*Passage shown*
In a minutes-long strike Sunday inside the world’s most-visited museum, thieves rode a basket lift to the Louvre, forced a window into the Galerie d’Apollon — while tourists pressed shoulder-to-shoulder in the corridors — smashed display cases and fled with priceless Napoleonic jewels, officials said.

It was among the highest-profile museum thefts in recent memory and comes as Louvre employees have complained of worker and security understaffing.

One object was later found outside the museum, according to Culture Minister Rachida Dati. French daily Le Parisien reported it was the emerald-studded crown of Napoleon III’s wife Empress Eugénie — gold, diamonds and sculpted eagles — recovered just beyond the walls, broken.

The theft unfolded just 270 yards from the “Mona Lisa,” in what Dati described as “a four-minute operation.” No one was hurt.

Images from the scene showed confused tourists being steered out of the glass pyramid and adjoining courtyards as officers closed nearby streets along the Seine.

*Dataset excerpt*

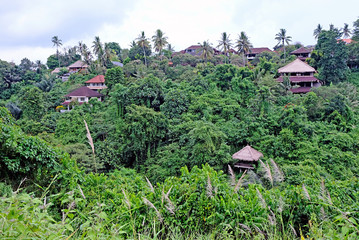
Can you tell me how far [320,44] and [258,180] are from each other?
70.1 ft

*Task instructions*
1: List every person named in the Louvre theft report.
2: Extend the report on the Louvre jewel theft, starting after its last sentence.
The material is not needed for anything here.

*Exercise responses*
1: Rachida Dati, Napoleon III, Empress Eugénie

2:
Also visible was a lift braced to the Seine-facing facade near a construction zone — an extraordinary vulnerability at a palace-museum.

A museum already under strain

Around 9:30 a.m., several intruders forced a window, cut panes with a disc cutter and went straight for the vitrines, officials said. Interior Minister Laurent Nuñez said the crew entered from outside using a basket lift.

The choice of target compounded the shock. The vaulted Galerie d’Apollon in the Denon wing, capped by a ceiling painted for Louis XIV, displays a selection of the French Crown Jewels. The thieves are believed to have approached via the riverfront facade, where construction is underway, used a freight elevator to reach the hall, took nine pieces from a 23-item collection linked to Napoleon and the Empress, and made off on motorbikes, according to Le Parisien.

Daylight robberies during public hours are rare. Pulling one off inside the Louvre — with visitors present — ranks among Europe’s most audacious since Dresden’s Green Vault museum in 2019, and the most serious in France in more than a decade.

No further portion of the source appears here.